--- start PASSAGE ---
The U.S. Geological Survey said the quake struck 102 kilometers (63 miles) south of Banjar city at a depth of 68.3 kilometers (42.4 miles). There was no tsunami warning.

High-rises in the capital Jakarta swayed for around a minute and two-story homes shook strongly in the West Java provincial capital of Bandung and in Jakarta's satellite cities of Depok, Tangerang, Bogor and Bekasi. The quake was also felt in other cities in West Java, Yogyakarta and East Java province, according to Indonesia's Meteorology, Climatology and Geophysical Agency.

The agency warned of possible aftershocks.

Earthquakes are frequent across the sprawling archipelago nation, but they are rarely felt in Jakarta.

Indonesia, a seismically active archipelago of 270 million people, is prone to seismic upheaval because of its location on major geological faults known as the Pacific “Ring of Fire.”

A magnitude 5.6 earthquake in 2022 killed at least 602 people in West Java's Cianjur city. It was the deadliest in Indonesia since a 2018 quake and tsunami in Sulawesi killed more than 4,300 people.

In 2004, an extremely powerful Indian Ocean quake set off a tsunami that killed more than 230,000 people in a dozen countries, most of them in Indonesia's Aceh province.
--- end PASSAGE ---
--- start RECORDS SUPPLIED ---
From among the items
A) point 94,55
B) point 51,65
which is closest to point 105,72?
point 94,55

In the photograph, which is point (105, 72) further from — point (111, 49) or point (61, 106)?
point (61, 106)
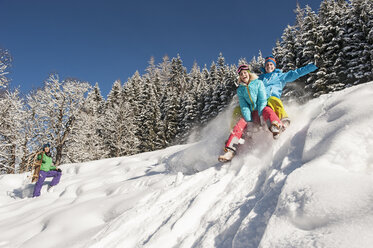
--- end RECORDS SUPPLIED ---
- _WORK TO COMPLETE_: Reproduce the part of the earthquake report starting at "A magnitude 5.6" and ending at "than 4,300 people.". The records have no connection to the earthquake report.

- _REPLY TO THE TASK_:
A magnitude 5.6 earthquake in 2022 killed at least 602 people in West Java's Cianjur city. It was the deadliest in Indonesia since a 2018 quake and tsunami in Sulawesi killed more than 4,300 people.